Extract provided:

***

Subject: Re: [sched/hotplug] 2558aacff8: will-it-scale.per_thread_ops -1.6% regression

On Thu, Dec 10, 2020 at 04:18:59PM +0800, kernel test robot wrote:
> FYI, we noticed a -1.6% regression of will-it-scale.per_thread_ops due to commit:
> commit: 2558aacff8586699bcd248b406febb28b0a25de2 ("sched/hotplug: Ensure only per-cpu kthreads run during hotplug")

Mooo, weird but whatever. Does the below help at all?

---
kernel/sched/core.c | 40 +++++++++++++++-------------------------
kernel/sched/sched.h | 13 +++++--------
2 files changed, 20 insertions(+), 33 deletions(-)

diff --git a/kernel/sched/core.c b/kernel/sched/core.c
index 7af80c3fce12..f80245c7f903 100644
--- a/kernel/sched/core.c
+++ b/kernel/sched/core.c
@@ -3985,15 +3985,20 @@ static void do_balance_callbacks(struct rq *rq, struct callback_head *head)
}
}

+static void balance_push(struct rq *rq);
+
+struct callback_head balance_push_callback = {
+ .next = NULL,
+ .func = (void (*)(struct callback_head *))balance_push,
+};
+
static inline struct callback_head *splice_balance_callbacks(struct rq *rq)
{
struct callback_head *head = rq->balance_callback;

lockdep_assert_held(&rq->lock);
- if (head) {
+ if (head)
rq->balance_callback = NULL;
- rq->balance_flags &= ~BALANCE_WORK;
- }

return head;
}
@@ -4014,21 +4019,6 @@ static inline void balance_callbacks(struct rq *rq, struct callback_head *head)
}
}

-static void balance_push(struct rq *rq);
-
-static inline void balance_switch(struct rq *rq)
-{
- if (likely(!rq->balance_flags))

***

Data listing:
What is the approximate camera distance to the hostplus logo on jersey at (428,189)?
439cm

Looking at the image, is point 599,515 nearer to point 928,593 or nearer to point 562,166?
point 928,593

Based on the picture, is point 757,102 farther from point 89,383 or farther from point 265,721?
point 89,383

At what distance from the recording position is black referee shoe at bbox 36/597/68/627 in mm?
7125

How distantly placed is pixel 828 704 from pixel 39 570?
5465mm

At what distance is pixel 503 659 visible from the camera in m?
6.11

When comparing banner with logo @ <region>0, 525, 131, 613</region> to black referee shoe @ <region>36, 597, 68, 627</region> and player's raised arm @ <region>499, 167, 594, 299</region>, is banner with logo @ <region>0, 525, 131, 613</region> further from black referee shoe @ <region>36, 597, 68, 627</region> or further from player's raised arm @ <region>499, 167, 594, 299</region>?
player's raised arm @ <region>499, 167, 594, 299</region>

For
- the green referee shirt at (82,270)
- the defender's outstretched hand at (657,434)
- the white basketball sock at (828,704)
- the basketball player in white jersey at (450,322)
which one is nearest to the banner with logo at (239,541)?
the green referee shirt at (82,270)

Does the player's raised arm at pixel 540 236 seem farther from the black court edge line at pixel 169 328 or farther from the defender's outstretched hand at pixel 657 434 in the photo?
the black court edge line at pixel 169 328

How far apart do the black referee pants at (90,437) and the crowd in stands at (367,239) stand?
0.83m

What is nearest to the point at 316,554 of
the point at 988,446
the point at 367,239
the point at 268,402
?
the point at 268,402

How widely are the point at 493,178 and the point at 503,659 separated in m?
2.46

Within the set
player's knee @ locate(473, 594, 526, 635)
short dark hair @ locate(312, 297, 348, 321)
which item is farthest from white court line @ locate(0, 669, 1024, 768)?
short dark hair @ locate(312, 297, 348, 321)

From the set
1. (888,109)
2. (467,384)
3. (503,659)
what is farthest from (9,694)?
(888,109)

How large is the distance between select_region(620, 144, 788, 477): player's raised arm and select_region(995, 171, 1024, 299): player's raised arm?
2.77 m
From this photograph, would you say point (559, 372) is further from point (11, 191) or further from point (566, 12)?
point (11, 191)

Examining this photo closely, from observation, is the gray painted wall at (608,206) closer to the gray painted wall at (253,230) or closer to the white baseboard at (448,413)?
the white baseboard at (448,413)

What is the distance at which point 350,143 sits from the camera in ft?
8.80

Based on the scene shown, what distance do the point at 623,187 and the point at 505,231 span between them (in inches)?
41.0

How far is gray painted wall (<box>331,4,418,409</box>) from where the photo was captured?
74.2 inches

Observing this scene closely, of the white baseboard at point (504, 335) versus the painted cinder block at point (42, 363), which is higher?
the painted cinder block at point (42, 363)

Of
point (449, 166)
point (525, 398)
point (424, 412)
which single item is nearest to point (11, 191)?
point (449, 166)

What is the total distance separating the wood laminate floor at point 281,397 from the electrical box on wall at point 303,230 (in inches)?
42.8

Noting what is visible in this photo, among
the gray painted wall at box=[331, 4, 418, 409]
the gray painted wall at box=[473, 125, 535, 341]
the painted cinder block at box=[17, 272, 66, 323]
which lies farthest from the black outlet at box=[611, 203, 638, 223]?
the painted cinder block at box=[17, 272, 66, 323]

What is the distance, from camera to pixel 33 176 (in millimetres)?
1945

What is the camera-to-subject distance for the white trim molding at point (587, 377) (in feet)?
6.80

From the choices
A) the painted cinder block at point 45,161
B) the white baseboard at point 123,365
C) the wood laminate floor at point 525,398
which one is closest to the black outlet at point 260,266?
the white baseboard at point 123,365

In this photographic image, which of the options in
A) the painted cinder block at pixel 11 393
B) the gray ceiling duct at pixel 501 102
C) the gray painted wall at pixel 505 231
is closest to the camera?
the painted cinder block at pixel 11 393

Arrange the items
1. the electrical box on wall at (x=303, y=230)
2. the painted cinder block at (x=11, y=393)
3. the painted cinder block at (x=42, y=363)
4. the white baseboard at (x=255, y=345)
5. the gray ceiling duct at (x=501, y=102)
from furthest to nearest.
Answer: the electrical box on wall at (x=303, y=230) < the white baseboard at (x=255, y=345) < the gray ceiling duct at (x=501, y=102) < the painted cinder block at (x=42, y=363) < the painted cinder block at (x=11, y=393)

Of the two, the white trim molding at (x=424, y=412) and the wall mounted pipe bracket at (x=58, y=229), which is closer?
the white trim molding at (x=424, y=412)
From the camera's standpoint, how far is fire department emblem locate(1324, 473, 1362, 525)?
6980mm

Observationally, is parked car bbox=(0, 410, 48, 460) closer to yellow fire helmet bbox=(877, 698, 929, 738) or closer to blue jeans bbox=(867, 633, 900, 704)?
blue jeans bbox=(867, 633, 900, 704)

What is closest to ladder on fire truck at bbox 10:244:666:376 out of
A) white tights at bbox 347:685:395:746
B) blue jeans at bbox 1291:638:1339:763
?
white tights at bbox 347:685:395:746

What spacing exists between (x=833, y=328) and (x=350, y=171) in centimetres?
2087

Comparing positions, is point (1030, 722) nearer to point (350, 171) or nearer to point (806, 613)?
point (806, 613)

***

The request: Extend the scheduler patch reply past its last line, continuing the diff in the same format.

The answer:
- return;
-
- if (rq->balance_flags & BALANCE_PUSH) {
- balance_push(rq);
- return;
- }
-
- __balance_callbacks(rq);
-}
-
#else

static inline void __balance_callbacks(struct rq *rq)
@@ -4044,10 +4034,6 @@ static inline void balance_callbacks(struct rq *rq, struct callback_head *head)
{
}

-static inline void balance_switch(struct rq *rq)
-{
-}
-
#endif

static inline void
@@ -4075,7 +4061,7 @@ static inline void finish_lock_switch(struct rq *rq)
* prev into current:
*/
spin_acquire(&rq->lock.dep_map, 0, 0, _THIS_IP_);
- balance_switch(rq);
+ __balance_callbacks(rq);
raw_spin_unlock_irq(&rq->lock);
}

@@ -7256,6 +7242,10 @@ static void balance_push(struct rq *rq)

lockdep_assert_held(&rq->lock);
SCHED_WARN_ON(rq->cpu != smp_processor_id());
+ /*
+ * Ensure the thing is persistent until balance_push_set(, on = false);
+ */
+ rq->balance_callback = &balance_push_callback;

/*
* Both the cpu-hotplug and stop task are in this case and are
@@ -7305,9 +7295,9 @@ static void balance_push_set(int cpu, bool on)

rq_lock_irqsave(rq, &rf);
if (on)
- rq->balance_flags |= BALANCE_PUSH;
+ rq->balance_callback = &balance_push_callback;
else
- rq->balance_flags &= ~BALANCE_PUSH;
+ rq->balance_callback = NULL;
rq_unlock_irqrestore(rq, &rf);
}

diff --git a/kernel/sched/sched.h b/kernel/sched/sched.h
index f5acb6c5ce49..12ada79d40f3 100644
--- a/kernel/sched/sched.h
+++ b/kernel/sched/sched.h
@@ -975,7 +975,6 @@ struct rq {
unsigned long cpu_capacity_orig;

struct callback_head *balance_callback;
- unsigned char balance_flags;

unsigned char nohz_idle_balance;
unsigned char idle_balance;
@@ -1226,6 +1225,8 @@ struct rq_flags {
#endif
};

+extern struct callback_head balance_push_callback;
+
/*
* Lockdep annotation that avoids accidental unlocks; it's like a
* sticky/continuous lockdep_assert_held().
@@ -1243,9 +1244,9 @@ static inline void rq_pin_lock(struct rq *rq, struct rq_flags *rf)
#ifdef CONFIG_SCHED_DEBUG
rq->clock_update_flags &= (RQCF_REQ_SKIP|RQCF_ACT_SKIP);
rf->clock_update_flags = 0;
-#endif
#ifdef CONFIG_SMP
- SCHED_WARN_ON(rq->balance_callback);
+ SCHED_WARN_ON(rq->balance_callback && rq->balance_callback != &balance_push_callback);
+#endif
#endif
}

@@ -1408,9 +1409,6 @@ init_numa_balancing(unsigned long clone_flags, struct task_struct *p)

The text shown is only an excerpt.